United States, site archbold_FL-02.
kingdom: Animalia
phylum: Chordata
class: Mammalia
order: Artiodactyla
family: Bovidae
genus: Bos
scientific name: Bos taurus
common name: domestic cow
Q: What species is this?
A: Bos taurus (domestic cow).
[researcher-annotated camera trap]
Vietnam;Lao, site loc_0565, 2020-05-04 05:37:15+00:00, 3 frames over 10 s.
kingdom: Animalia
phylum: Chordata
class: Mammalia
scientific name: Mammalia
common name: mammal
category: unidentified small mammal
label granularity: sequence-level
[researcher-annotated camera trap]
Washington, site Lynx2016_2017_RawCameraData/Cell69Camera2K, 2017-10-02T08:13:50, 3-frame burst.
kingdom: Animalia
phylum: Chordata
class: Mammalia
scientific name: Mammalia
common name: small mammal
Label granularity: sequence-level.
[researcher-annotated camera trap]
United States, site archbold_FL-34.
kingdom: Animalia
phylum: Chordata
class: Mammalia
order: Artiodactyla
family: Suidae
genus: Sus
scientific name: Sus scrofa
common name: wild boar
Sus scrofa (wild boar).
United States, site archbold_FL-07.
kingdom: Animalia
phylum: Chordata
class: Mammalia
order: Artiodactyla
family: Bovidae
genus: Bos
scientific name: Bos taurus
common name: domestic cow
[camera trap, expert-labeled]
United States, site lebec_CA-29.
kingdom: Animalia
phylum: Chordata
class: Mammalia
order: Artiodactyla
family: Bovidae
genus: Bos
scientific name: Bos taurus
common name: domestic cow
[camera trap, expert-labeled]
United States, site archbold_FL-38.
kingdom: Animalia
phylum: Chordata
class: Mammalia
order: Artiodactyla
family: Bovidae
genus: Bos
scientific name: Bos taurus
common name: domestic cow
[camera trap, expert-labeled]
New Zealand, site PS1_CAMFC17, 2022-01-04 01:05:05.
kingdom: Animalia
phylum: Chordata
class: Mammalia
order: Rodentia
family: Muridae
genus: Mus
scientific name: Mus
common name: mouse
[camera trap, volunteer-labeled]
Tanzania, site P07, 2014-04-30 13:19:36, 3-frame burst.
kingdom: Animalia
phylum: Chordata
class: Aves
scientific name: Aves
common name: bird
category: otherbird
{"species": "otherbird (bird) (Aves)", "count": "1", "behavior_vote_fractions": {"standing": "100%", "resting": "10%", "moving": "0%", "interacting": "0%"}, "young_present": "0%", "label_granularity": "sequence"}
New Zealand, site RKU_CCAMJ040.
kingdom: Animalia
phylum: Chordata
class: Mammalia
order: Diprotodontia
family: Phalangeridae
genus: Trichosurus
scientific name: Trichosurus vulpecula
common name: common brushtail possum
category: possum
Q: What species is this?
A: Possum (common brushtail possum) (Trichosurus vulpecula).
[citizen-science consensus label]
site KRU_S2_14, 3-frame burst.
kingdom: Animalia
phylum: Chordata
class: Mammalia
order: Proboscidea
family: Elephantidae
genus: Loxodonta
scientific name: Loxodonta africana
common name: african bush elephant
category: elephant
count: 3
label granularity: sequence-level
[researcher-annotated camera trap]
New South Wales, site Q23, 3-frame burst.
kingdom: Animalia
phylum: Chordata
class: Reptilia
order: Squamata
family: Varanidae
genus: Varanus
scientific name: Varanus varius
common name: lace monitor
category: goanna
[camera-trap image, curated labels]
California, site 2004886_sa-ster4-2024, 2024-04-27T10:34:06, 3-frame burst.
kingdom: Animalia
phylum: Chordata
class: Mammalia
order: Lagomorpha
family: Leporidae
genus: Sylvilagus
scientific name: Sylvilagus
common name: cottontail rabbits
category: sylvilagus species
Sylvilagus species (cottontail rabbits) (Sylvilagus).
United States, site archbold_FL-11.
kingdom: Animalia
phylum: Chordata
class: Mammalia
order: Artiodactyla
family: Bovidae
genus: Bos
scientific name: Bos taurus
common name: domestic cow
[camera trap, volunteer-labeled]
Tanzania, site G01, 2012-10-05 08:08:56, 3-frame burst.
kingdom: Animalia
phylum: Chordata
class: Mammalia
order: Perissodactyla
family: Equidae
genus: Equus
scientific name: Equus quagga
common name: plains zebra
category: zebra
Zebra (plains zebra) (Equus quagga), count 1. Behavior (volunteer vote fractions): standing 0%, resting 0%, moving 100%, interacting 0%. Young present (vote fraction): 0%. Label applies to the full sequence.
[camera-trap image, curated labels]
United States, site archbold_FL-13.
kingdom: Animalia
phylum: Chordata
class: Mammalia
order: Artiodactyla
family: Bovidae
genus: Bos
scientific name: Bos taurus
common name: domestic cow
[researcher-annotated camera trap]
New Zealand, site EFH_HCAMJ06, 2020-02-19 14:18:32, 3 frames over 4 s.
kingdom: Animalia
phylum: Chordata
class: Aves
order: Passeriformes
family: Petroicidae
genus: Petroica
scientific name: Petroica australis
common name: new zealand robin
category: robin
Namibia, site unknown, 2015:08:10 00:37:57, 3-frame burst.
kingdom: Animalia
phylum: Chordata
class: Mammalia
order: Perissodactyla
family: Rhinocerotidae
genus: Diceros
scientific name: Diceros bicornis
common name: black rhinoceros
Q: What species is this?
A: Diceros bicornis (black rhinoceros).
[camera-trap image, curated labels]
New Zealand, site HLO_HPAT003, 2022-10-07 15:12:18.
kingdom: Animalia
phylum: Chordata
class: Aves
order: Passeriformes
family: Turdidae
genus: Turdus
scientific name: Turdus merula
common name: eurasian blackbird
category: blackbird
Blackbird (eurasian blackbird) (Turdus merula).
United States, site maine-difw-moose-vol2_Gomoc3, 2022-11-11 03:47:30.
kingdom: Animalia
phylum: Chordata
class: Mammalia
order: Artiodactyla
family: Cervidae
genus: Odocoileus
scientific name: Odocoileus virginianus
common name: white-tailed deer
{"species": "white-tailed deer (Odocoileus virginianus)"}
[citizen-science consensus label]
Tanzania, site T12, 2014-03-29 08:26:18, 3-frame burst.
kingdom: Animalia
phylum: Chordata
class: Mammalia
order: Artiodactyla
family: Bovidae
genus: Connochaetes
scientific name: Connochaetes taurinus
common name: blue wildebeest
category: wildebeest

• [REQUIRED ACTION] Restate the records above exactly.

• [SOLUTION BELOW]
United States, site archbold_FL-02.
kingdom: Animalia
phylum: Chordata
class: Mammalia
order: Artiodactyla
family: Bovidae
genus: Bos
scientific name: Bos taurus
common name: domestic cow
Q: What species is this?
A: Bos taurus (domestic cow).
[researcher-annotated camera trap]
Vietnam;Lao, site loc_0565, 2020-05-04 05:37:15+00:00, 3 frames over 10 s.
kingdom: Animalia
phylum: Chordata
class: Mammalia
scientific name: Mammalia
common name: mammal
category: unidentified small mammal
label granularity: sequence-level
[researcher-annotated camera trap]
Washington, site Lynx2016_2017_RawCameraData/Cell69Camera2K, 2017-10-02T08:13:50, 3-frame burst.
kingdom: Animalia
phylum: Chordata
class: Mammalia
scientific name: Mammalia
common name: small mammal
Label granularity: sequence-level.
[researcher-annotated camera trap]
United States, site archbold_FL-34.
kingdom: Animalia
phylum: Chordata
class: Mammalia
order: Artiodactyla
family: Suidae
genus: Sus
scientific name: Sus scrofa
common name: wild boar
Sus scrofa (wild boar).
United States, site archbold_FL-07.
kingdom: Animalia
phylum: Chordata
class: Mammalia
order: Artiodactyla
family: Bovidae
genus: Bos
scientific name: Bos taurus
common name: domestic cow
[camera trap, expert-labeled]
United States, site lebec_CA-29.
kingdom: Animalia
phylum: Chordata
class: Mammalia
order: Artiodactyla
family: Bovidae
genus: Bos
scientific name: Bos taurus
common name: domestic cow
[camera trap, expert-labeled]
United States, site archbold_FL-38.
kingdom: Animalia
phylum: Chordata
class: Mammalia
order: Artiodactyla
family: Bovidae
genus: Bos
scientific name: Bos taurus
common name: domestic cow
[camera trap, expert-labeled]
New Zealand, site PS1_CAMFC17, 2022-01-04 01:05:05.
kingdom: Animalia
phylum: Chordata
class: Mammalia
order: Rodentia
family: Muridae
genus: Mus
scientific name: Mus
common name: mouse
[camera trap, volunteer-labeled]
Tanzania, site P07, 2014-04-30 13:19:36, 3-frame burst.
kingdom: Animalia
phylum: Chordata
class: Aves
scientific name: Aves
common name: bird
category: otherbird
{"species": "otherbird (bird) (Aves)", "count": "1", "behavior_vote_fractions": {"standing": "100%", "resting": "10%", "moving": "0%", "interacting": "0%"}, "young_present": "0%", "label_granularity": "sequence"}
New Zealand, site RKU_CCAMJ040.
kingdom: Animalia
phylum: Chordata
class: Mammalia
order: Diprotodontia
family: Phalangeridae
genus: Trichosurus
scientific name: Trichosurus vulpecula
common name: common brushtail possum
category: possum
Q: What species is this?
A: Possum (common brushtail possum) (Trichosurus vulpecula).
[citizen-science consensus label]
site KRU_S2_14, 3-frame burst.
kingdom: Animalia
phylum: Chordata
class: Mammalia
order: Proboscidea
family: Elephantidae
genus: Loxodonta
scientific name: Loxodonta africana
common name: african bush elephant
category: elephant
count: 3
label granularity: sequence-level
[researcher-annotated camera trap]
New South Wales, site Q23, 3-frame burst.
kingdom: Animalia
phylum: Chordata
class: Reptilia
order: Squamata
family: Varanidae
genus: Varanus
scientific name: Varanus varius
common name: lace monitor
category: goanna
[camera-trap image, curated labels]
California, site 2004886_sa-ster4-2024, 2024-04-27T10:34:06, 3-frame burst.
kingdom: Animalia
phylum: Chordata
class: Mammalia
order: Lagomorpha
family: Leporidae
genus: Sylvilagus
scientific name: Sylvilagus
common name: cottontail rabbits
category: sylvilagus species
Sylvilagus species (cottontail rabbits) (Sylvilagus).
United States, site archbold_FL-11.
kingdom: Animalia
phylum: Chordata
class: Mammalia
order: Artiodactyla
family: Bovidae
genus: Bos
scientific name: Bos taurus
common name: domestic cow
[camera trap, volunteer-labeled]
Tanzania, site G01, 2012-10-05 08:08:56, 3-frame burst.
kingdom: Animalia
phylum: Chordata
class: Mammalia
order: Perissodactyla
family: Equidae
genus: Equus
scientific name: Equus quagga
common name: plains zebra
category: zebra
Zebra (plains zebra) (Equus quagga), count 1. Behavior (volunteer vote fractions): standing 0%, resting 0%, moving 100%, interacting 0%. Young present (vote fraction): 0%. Label applies to the full sequence.
[camera-trap image, curated labels]
United States, site archbold_FL-13.
kingdom: Animalia
phylum: Chordata
class: Mammalia
order: Artiodactyla
family: Bovidae
genus: Bos
scientific name: Bos taurus
common name: domestic cow
[researcher-annotated camera trap]
New Zealand, site EFH_HCAMJ06, 2020-02-19 14:18:32, 3 frames over 4 s.
kingdom: Animalia
phylum: Chordata
class: Aves
order: Passeriformes
family: Petroicidae
genus: Petroica
scientific name: Petroica australis
common name: new zealand robin
category: robin
Namibia, site unknown, 2015:08:10 00:37:57, 3-frame burst.
kingdom: Animalia
phylum: Chordata
class: Mammalia
order: Perissodactyla
family: Rhinocerotidae
genus: Diceros
scientific name: Diceros bicornis
common name: black rhinoceros
Q: What species is this?
A: Diceros bicornis (black rhinoceros).
[camera-trap image, curated labels]
New Zealand, site HLO_HPAT003, 2022-10-07 15:12:18.
kingdom: Animalia
phylum: Chordata
class: Aves
order: Passeriformes
family: Turdidae
genus: Turdus
scientific name: Turdus merula
common name: eurasian blackbird
category: blackbird
Blackbird (eurasian blackbird) (Turdus merula).
United States, site maine-difw-moose-vol2_Gomoc3, 2022-11-11 03:47:30.
kingdom: Animalia
phylum: Chordata
class: Mammalia
order: Artiodactyla
family: Cervidae
genus: Odocoileus
scientific name: Odocoileus virginianus
common name: white-tailed deer
{"species": "white-tailed deer (Odocoileus virginianus)"}
[citizen-science consensus label]
Tanzania, site T12, 2014-03-29 08:26:18, 3-frame burst.
kingdom: Animalia
phylum: Chordata
class: Mammalia
order: Artiodactyla
family: Bovidae
genus: Connochaetes
scientific name: Connochaetes taurinus
common name: blue wildebeest
category: wildebeest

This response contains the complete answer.